> [抜粋]:
アナリストの行動様式~対話の活発化に向けて

著者:鈴木 行生
投稿:2019/09/24 12:13

・8月に大阪で、IRの担当者に向けて、アナリストの行動様式について話をする機会があった。新任のIR担当者が多かった。アナリストはどういう視点で何を求めてくるのか。その時どうしたらよいのか。いくつかの質問が出たので、それらを取り上げてみたい。

・まず、こちらからのプレゼンでは、1)アナリストのこれからの役割、2)アナリストの新たな分析手法、3)IR担当者との関わり方、4)自社のガバレッジをどう広げるか、について話をした。

・アナリストは、何よりも企業の金儲けのしくみを知りたいと必死になる。業績予想と株価評価では、コンセンサスと違う予想をしたいと常に行動する。PBR = ROE × PERという恒等式において、まずは数値におとせるものを評価する。次に、数値にならないもの、見えない資産をいかに見抜くかに挑戦する。

・アナリストの基本動作は、比較と予測にある。これらの蓋然性(確からしさ)とインパクト(影響度)を知りたいと考える。生産性も重要な指標として注目する。その上で、ESGはいかにROEにむすびつくのか。質の高い企業の株価パフォーマンスは本当に良好なのか。ここを分析していく。

・アナリストは、会社の秘密情報を知りたいわけではない。企業活動のさまざまな側面から発生するモザイク情報へ、接点を増やしたいと行動する。目先の業績にだけ捉われるショートターミズムから逃れたいと思いつつ、つい戻ってしまうことも多い。

・深い分析レポートを書くことが大切であると分かっていても、目先のことに追われて実行しない。こういうアナリストと、IR担当者は付き合う必要があり、彼らを引きつけていくことが求められる。

・アナリストを引きつけて、自社を継続的にカバーしてもらいたいとIR担当者は考える。しかも、的確に理解してほしいと活動するが、そうでないこともよく起こる。フェアディスクロージャーが厳格に求められる中で、アナリスト達をどのように扱うのか。

・平等に対応するとともに、分析力に差がある時には、品の高いアナリスト、熱心なアナリストを優先したくなる。一方、自社に見向きもしないアナリストをどう引きつけていくのか。若手アナリストに対するエンゲージメントも大いに必要である。

・こんな話をした後で、いくつかの質問が出た。1つ目は、トップマネジメントがIRに熱心でない。どうしたらよいのか。

・一般にIRに積極的でない理由は2つある。1つは、IRの時間があるなら、売上に結びつく客を回った方がよい、という考え方である。こういうトップは、そもそもIRの重要さが腹落ちしていない。

・もう1つは、IRで話すことが嫌なのである。なぜか。話すことで、自社の強みがみんなに分かってしまう。同業他社に知られたら元も子もない。一方で、自社の弱みを話すなんて耐えられない。業績が冴えない上、うまく手が打てていない。そういう時に、何を話すのか。

・これに対しては、次のように理解してほしい。トップ外交は顧客だけではない。投資家を回って、企業価値を表す時価総額が上がったら、そのことが自らの評価に直結する。顧客の声を商品やサービス開発に活かすのと同じように、投資家の声をマネジメントの方針策定に活かすことは大いに有効である。これが分かったトップは様変わりとなる。

> [提示データ]:
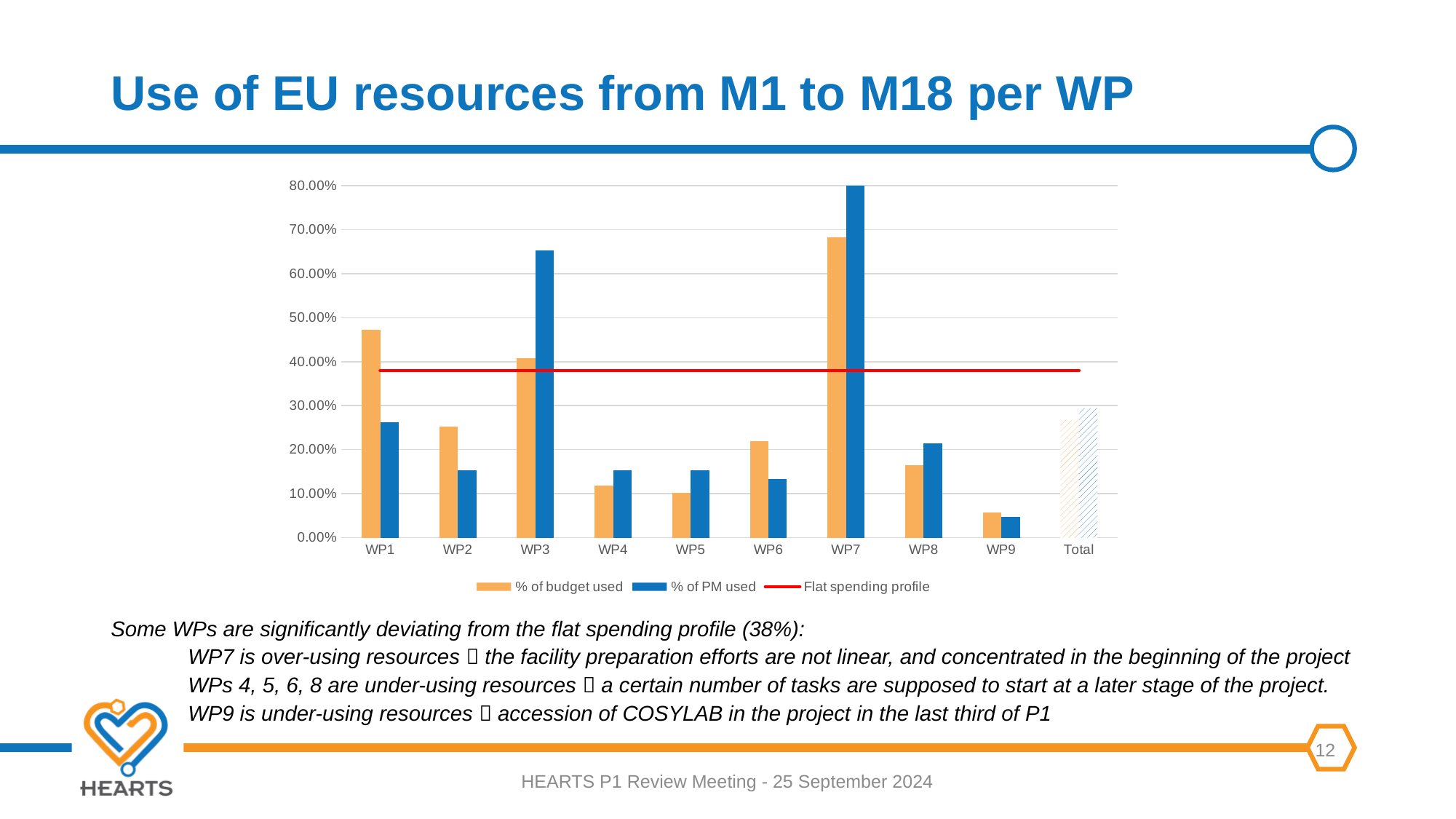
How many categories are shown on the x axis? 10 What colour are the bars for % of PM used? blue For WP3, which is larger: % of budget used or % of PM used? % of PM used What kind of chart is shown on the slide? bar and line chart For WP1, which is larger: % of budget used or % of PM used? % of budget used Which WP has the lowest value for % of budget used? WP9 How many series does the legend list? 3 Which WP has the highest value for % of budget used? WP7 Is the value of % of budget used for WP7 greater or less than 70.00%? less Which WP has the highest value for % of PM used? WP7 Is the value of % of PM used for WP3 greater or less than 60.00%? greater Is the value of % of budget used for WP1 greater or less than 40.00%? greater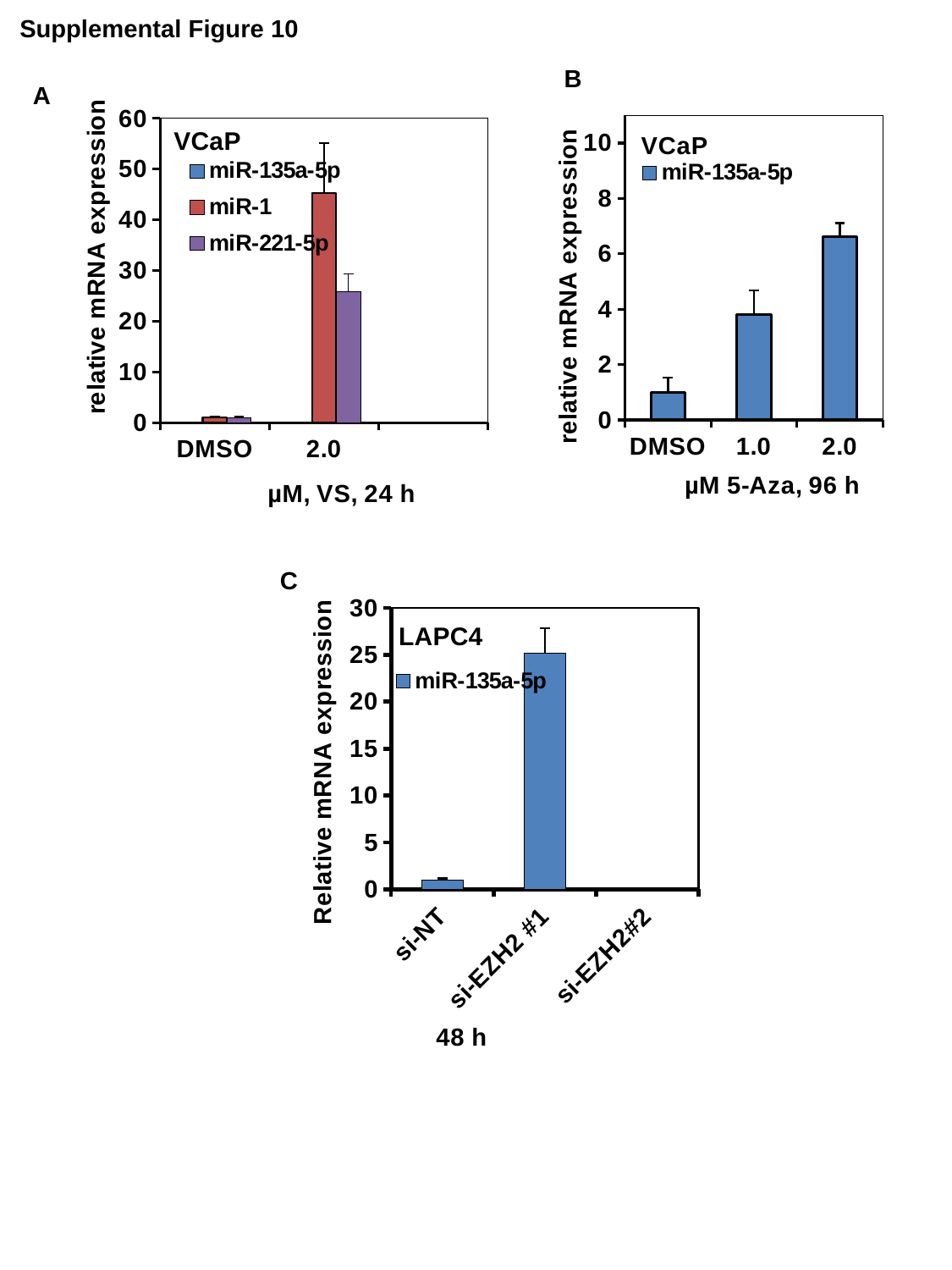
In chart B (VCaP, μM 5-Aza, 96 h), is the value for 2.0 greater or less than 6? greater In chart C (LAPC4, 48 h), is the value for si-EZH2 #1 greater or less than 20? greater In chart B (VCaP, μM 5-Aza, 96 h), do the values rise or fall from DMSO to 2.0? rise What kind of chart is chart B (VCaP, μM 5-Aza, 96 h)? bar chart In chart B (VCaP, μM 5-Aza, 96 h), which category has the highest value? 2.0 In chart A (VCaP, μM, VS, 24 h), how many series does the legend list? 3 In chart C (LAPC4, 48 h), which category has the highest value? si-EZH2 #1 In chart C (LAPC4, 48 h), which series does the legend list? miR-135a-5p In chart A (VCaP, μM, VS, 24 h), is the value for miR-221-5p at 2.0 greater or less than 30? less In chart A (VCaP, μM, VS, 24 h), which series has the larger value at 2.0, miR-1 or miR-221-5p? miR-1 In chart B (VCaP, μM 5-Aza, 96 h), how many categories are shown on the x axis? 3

> [学習課題]:
1 > アナリストの行動様式の文章を、「アナリストの行動様式~対話の活発化に向けて」を含む語句から始め、「広げるか、について話をした。」の後で止めて、一字一句違えずに再掲せよ。
2 > アナリストの行動様式の文章の続きを、最後の文の後から示せ。
一覧はこれとは別個の資料である。

> [演習結果]:
1 >
アナリストの行動様式~対話の活発化に向けて

著者:鈴木 行生
投稿:2019/09/24 12:13

・8月に大阪で、IRの担当者に向けて、アナリストの行動様式について話をする機会があった。新任のIR担当者が多かった。アナリストはどういう視点で何を求めてくるのか。その時どうしたらよいのか。いくつかの質問が出たので、それらを取り上げてみたい。

・まず、こちらからのプレゼンでは、1)アナリストのこれからの役割、2)アナリストの新たな分析手法、3)IR担当者との関わり方、4)自社のガバレッジをどう広げるか、について話をした。

2 >
・話をしたくないという経営者に対しては、まず弱みは話さなくてかまわないとアドバイスする。弱みを話すことは誰も楽しくない。強みを話せばよい。上場企業として存在しているのだから、大いなる強みは必ず持っている。但し、秘密にしておきたいことは話す必要がない。同業他社に知られて強みが弱みになっては、投資家も困ってしまう。

・この強みについては、3つの側面がある。第1に、本当の強みは、会社が心配するほど真似されるものではない。分かったとしても、すぐにできるものではない。

・第2に、会社は課題に対して、いろいろ手を打っている。これが一定の効果を発揮してくれば、強みとなってくる。この変化について話せばよい。

・第3に、会社が話さないことは、何も言わなくてもアナリストは弱みと分かっている。つまり、ある程度は見抜かれている。

・2つ目の質問は、IR担当者として、どのように腕を磨いていったらよいのか。アナリストはIR担当者に何を期待するのか。

・最初は慣れていないので、アシスト業務でIR実務の実態を身につけていく。その時に、アナリストは、なぜそのことをそのように聞いてくるのだろうとよく考えて、突き詰めてほしい。

・開示資料にすでに記載してあるのに、どうして聞いてくるのだろう。公表しないことが分かっていながら、なぜ手を変え、品を変え、根掘り葉掘り聞いてくるのだろう。そんな細かいことを聞かれても、それをどう開示していくのか。

・手間がかかり、面倒くさいとなってしまうかもしれない。そうではなく、求められるモザイク情報の意味を問うていくと、次第にいろんなことがみえてくる。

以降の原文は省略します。